Entries from a dataset
______

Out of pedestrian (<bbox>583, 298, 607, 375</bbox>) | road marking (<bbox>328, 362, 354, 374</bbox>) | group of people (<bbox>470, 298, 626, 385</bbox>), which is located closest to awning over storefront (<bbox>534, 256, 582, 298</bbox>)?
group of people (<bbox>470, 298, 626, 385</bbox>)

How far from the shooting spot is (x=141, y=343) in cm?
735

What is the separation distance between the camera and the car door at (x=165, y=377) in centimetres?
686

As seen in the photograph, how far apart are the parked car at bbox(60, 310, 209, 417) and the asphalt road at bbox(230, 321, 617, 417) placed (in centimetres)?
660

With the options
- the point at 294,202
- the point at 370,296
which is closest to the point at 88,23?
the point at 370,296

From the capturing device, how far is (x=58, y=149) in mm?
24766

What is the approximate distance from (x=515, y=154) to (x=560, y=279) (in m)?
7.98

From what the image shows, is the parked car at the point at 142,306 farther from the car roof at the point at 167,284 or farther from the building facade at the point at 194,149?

______

*Directive*. Each line above must be reproduced exactly as it stands.

*Result of this task*.
Out of pedestrian (<bbox>583, 298, 607, 375</bbox>) | road marking (<bbox>328, 362, 354, 374</bbox>) | group of people (<bbox>470, 298, 626, 385</bbox>), which is located closest to awning over storefront (<bbox>534, 256, 582, 298</bbox>)?
group of people (<bbox>470, 298, 626, 385</bbox>)

How far from the shooting spot is (x=141, y=343) in cm?
735

What is the separation distance between the camera and the car door at (x=165, y=377) in centimetres?
686

As seen in the photograph, how far apart are the parked car at bbox(60, 310, 209, 417) and the asphalt road at bbox(230, 321, 617, 417) placed (in centimetres)?
660

With the options
- the point at 294,202
- the point at 370,296
which is closest to the point at 88,23?
the point at 370,296

From the capturing device, how far is (x=58, y=149) in mm?
24766

What is the approximate distance from (x=515, y=154) to (x=560, y=279) (in m)?
7.98

From what the image shows, is the parked car at the point at 142,306 farther from the car roof at the point at 167,284 or farther from the building facade at the point at 194,149?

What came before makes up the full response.